### Data section
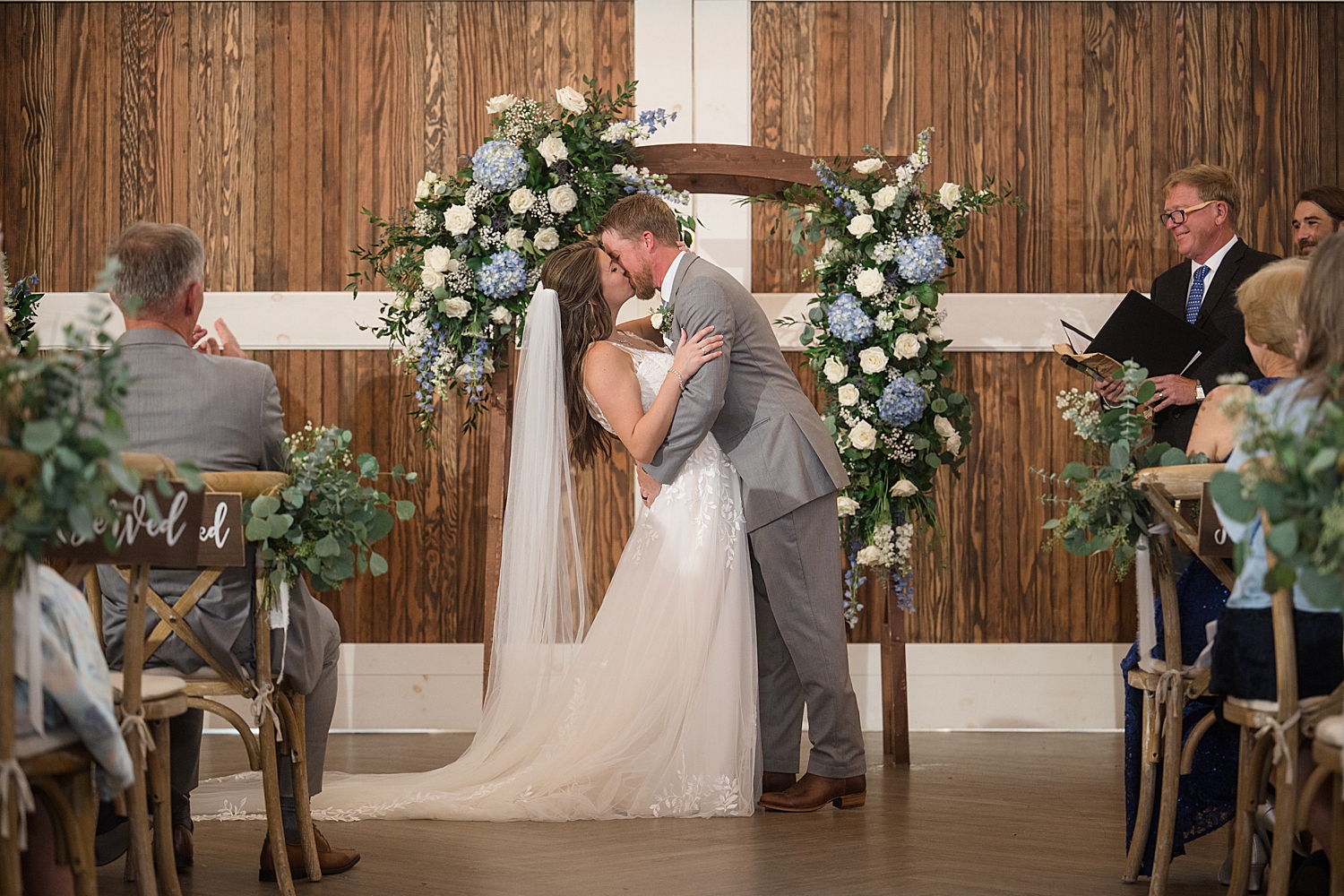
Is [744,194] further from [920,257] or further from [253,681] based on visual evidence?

--

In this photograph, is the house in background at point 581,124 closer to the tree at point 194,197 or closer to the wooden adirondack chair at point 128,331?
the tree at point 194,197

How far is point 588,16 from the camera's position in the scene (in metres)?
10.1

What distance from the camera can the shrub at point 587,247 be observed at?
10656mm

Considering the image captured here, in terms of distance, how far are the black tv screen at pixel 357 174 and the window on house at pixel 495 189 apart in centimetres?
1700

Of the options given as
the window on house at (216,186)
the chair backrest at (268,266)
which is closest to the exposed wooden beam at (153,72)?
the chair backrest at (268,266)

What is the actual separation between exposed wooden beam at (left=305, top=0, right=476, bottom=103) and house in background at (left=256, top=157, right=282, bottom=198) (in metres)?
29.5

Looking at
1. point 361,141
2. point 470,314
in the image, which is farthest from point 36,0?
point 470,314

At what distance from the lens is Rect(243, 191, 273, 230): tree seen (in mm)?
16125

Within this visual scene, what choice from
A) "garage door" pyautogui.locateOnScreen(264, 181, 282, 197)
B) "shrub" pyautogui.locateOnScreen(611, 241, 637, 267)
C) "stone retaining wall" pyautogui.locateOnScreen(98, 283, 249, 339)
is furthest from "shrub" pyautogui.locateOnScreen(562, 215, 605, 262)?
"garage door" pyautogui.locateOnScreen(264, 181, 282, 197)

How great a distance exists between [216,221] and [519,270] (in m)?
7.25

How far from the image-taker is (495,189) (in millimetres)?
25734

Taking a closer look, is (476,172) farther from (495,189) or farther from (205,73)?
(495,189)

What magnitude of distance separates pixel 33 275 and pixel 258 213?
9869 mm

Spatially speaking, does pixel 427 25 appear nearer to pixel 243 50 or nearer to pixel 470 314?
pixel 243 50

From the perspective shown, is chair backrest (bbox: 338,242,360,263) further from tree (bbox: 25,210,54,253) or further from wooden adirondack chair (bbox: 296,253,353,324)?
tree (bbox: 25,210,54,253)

...

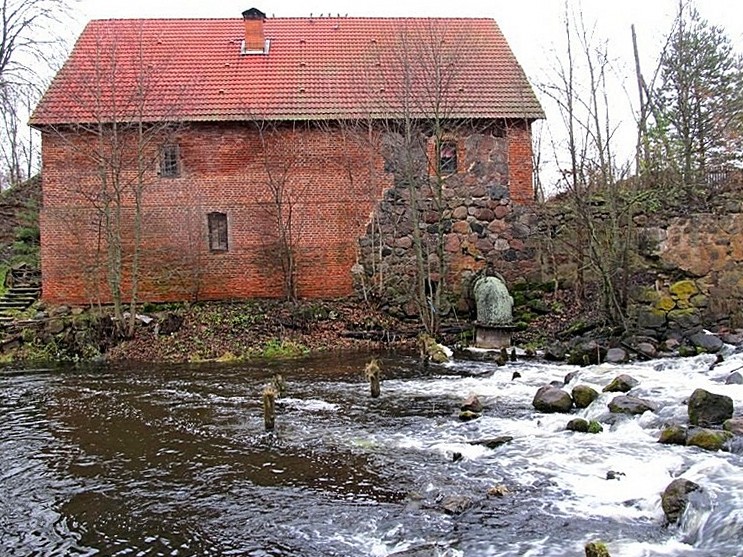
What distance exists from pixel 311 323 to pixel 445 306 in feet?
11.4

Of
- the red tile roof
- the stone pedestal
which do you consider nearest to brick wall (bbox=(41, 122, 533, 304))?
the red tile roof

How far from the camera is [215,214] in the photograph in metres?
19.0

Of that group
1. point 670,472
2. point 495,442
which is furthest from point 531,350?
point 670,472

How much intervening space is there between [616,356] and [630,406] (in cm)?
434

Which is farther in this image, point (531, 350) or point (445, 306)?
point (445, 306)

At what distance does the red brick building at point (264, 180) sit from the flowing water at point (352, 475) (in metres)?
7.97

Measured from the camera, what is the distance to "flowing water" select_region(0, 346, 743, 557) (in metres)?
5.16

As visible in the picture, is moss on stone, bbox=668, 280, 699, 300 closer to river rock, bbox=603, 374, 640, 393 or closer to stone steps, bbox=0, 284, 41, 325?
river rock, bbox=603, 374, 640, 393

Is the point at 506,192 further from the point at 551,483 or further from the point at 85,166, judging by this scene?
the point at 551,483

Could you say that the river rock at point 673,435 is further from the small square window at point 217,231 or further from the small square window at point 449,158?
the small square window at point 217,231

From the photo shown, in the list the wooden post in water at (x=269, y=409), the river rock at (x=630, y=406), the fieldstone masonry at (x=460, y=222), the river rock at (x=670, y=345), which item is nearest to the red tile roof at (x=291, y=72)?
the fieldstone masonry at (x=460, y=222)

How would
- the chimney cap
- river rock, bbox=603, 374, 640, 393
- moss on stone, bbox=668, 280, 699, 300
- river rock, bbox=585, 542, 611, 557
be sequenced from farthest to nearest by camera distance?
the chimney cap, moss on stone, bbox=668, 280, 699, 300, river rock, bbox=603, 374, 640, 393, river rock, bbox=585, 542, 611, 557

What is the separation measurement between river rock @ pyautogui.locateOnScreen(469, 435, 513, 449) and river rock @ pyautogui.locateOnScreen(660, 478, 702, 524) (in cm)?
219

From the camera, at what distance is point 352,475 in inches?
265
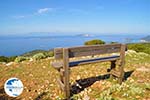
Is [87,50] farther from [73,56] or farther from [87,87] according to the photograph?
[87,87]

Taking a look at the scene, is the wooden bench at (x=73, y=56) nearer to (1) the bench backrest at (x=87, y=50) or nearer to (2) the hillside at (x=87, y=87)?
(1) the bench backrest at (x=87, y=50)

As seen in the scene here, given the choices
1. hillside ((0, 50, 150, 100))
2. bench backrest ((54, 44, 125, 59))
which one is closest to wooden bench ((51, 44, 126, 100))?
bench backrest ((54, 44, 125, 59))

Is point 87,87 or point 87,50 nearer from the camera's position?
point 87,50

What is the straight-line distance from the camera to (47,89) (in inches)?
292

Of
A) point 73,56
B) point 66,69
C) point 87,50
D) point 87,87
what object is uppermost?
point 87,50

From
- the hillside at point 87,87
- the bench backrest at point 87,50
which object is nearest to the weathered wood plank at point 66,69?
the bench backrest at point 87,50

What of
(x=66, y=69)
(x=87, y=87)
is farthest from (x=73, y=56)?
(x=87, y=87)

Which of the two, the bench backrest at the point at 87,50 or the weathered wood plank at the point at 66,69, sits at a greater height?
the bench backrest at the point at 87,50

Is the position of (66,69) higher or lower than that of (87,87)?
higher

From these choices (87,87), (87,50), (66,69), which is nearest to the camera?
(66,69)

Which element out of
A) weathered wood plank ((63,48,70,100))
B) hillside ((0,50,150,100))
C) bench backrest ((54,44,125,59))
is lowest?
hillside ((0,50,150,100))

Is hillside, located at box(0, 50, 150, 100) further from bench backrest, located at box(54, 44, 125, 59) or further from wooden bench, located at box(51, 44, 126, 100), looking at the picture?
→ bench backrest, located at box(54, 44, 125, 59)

### What to produce
From the listing above, extract every line in which the word "scene" occurs, and reproduce each such line in full.

### Reply to the exercise
How far is point 588,16 from the camera's position in the scene (in metres)?
Within this visual scene, what choice from
Is the point at 506,192 further from the point at 551,483 or further from the point at 85,166, judging by this scene?
Taking a look at the scene, is the wooden bench at (x=73, y=56) nearer to (1) the bench backrest at (x=87, y=50) or nearer to (2) the hillside at (x=87, y=87)?
As seen in the scene here, given the choices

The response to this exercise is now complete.